Step 1: Check safety with isSafe

The isSafe function ensures no two queens share the same column or diagonal by comparing positions of previously placed queens.

Step 2: Backtracking tries all options

If a queen cannot be placed in any column of a row, the algorithm backtracks to the previous row to try a different column.
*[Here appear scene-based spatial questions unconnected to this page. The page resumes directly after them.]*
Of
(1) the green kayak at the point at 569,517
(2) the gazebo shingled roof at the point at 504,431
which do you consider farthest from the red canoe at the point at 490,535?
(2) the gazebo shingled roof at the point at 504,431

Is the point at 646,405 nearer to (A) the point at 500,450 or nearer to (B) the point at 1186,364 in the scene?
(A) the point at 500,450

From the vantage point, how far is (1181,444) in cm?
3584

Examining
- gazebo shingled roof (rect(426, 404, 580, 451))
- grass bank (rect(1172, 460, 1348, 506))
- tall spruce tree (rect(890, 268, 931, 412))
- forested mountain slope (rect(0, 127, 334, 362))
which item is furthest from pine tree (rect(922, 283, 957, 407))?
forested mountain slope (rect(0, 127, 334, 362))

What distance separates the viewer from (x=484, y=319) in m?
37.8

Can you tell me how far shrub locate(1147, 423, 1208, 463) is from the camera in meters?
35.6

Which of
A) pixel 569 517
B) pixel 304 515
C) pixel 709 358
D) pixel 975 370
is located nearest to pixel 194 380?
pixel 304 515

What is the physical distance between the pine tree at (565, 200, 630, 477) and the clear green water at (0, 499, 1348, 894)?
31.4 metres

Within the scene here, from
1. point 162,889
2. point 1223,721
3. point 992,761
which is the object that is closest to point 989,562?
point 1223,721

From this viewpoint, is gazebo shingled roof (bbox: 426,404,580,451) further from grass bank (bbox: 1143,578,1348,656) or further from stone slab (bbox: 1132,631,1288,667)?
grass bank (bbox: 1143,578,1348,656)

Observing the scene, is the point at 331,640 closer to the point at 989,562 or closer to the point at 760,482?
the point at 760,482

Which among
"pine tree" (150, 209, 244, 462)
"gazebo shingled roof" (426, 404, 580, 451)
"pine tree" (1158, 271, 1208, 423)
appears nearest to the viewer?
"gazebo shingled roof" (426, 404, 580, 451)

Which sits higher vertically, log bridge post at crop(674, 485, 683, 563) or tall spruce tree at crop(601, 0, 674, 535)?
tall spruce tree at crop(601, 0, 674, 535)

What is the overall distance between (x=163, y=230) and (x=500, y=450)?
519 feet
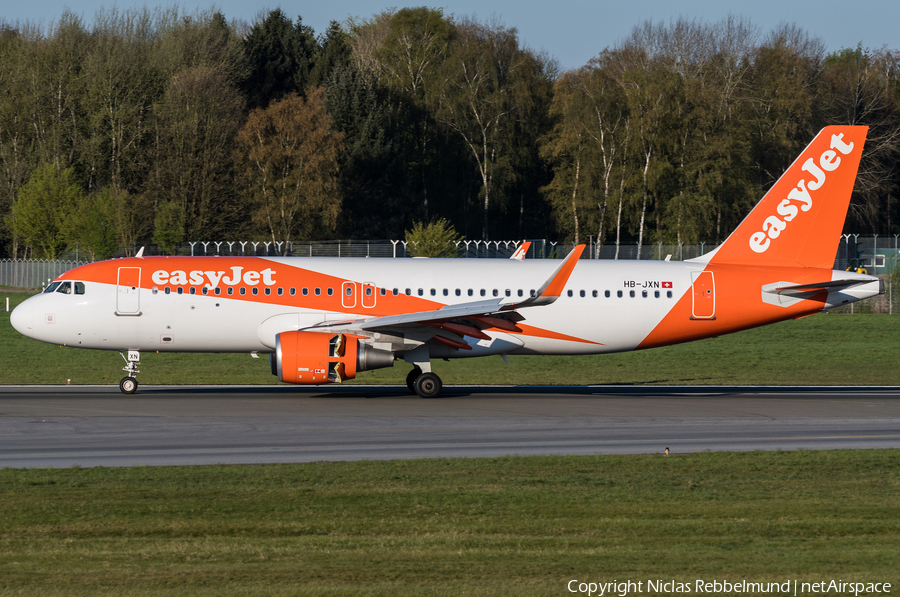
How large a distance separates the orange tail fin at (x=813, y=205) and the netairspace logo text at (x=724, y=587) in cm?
1914

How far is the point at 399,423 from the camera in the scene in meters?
20.5

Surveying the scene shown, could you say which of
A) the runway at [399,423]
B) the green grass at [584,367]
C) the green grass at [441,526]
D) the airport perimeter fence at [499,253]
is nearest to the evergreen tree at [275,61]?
the airport perimeter fence at [499,253]

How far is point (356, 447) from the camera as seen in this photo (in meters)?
17.3

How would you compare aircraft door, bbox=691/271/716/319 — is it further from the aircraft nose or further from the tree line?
the tree line

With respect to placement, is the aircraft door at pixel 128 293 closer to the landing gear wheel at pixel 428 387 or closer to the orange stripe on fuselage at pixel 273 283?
the orange stripe on fuselage at pixel 273 283

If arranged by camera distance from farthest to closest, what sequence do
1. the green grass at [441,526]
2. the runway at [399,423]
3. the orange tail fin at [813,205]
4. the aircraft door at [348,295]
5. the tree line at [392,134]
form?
the tree line at [392,134] < the orange tail fin at [813,205] < the aircraft door at [348,295] < the runway at [399,423] < the green grass at [441,526]

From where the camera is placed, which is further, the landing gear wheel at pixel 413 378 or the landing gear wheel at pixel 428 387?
the landing gear wheel at pixel 413 378

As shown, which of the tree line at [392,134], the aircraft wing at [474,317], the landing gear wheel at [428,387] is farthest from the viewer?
the tree line at [392,134]

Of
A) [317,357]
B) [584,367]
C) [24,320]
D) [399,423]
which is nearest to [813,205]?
[584,367]

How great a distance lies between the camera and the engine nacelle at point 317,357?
2333 centimetres

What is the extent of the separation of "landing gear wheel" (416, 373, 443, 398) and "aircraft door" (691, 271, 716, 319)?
7.32 m

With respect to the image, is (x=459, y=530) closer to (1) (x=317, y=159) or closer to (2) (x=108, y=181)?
(1) (x=317, y=159)

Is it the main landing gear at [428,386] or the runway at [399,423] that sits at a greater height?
the main landing gear at [428,386]

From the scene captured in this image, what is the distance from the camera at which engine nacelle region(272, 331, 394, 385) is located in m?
23.3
Step 3: Print all solutions

When all queens are placed safely, the board is printed showing one valid solution.

🔄

Alternative Approaches

Bitmask Optimization

cpp

#include <iostream>
using namespace std;

int count = 0;
void solve(int n, int row, int cols, int diags1, int diags2) {
    if (row == n) {
        count++;
        return;
    }
    int available = ((1 << n) - 1) & ~(cols | diags1 | diags2);
    while (available) {
        int pos = available & -available;
        available -= pos;
        solve(n, row + 1, cols | pos, (diags1 | pos) << 1, (diags2 | pos) >> 1);
    }
}

int main() {
    int n;
    cout << "Enter number of queens: ";
    cin >> n;
    solve(n, 0, 0, 0, 0);
    cout << "Total solutions: " << count << "\n";
    return 0;
}

Uses bit operations for faster checks and counts solutions but does not print boards.

Iterative Backtracking

cpp

#include <iostream>
#include <vector>
using namespace std;

int main() {
    int n;
    cout << "Enter number of queens: ";
    cin >> n;
    vector<int> queens(n, -1);
    int row = 0, col = 0, solutions = 0;
    while (row >= 0) {
        while (col < n) {
            bool safe = true;
            for (int i = 0; i < row; ++i) {
                if (queens[i] == col || abs(queens[i] - col) == row - i) {
                    safe = false;
                    break;
                }
            }
            if (safe) {
                queens[row] = col;
                col = 0;
                break;
            } else {
                ++col;
            }
        }
        if (queens[row] == -1) {
            --row;
            if (row >= 0) col = queens[row] + 1;
        } else if (row == n - 1) {
            ++solutions;
            queens[row] = -1;
            col = n;
        } else {
            ++row;
        }
    }
    cout << "Total solutions: " << solutions << "\n";
    return 0;
}

Uses loops instead of recursion to find solutions, harder to read but avoids stack overhead.

⚡

Complexity: O(n!) time, O(n) space

Time Complexity

The algorithm tries to place queens in each row and column, pruning invalid positions early, but worst case explores factorial possibilities.

Space Complexity

Uses an array of size n to store queen positions, plus recursion stack up to depth n.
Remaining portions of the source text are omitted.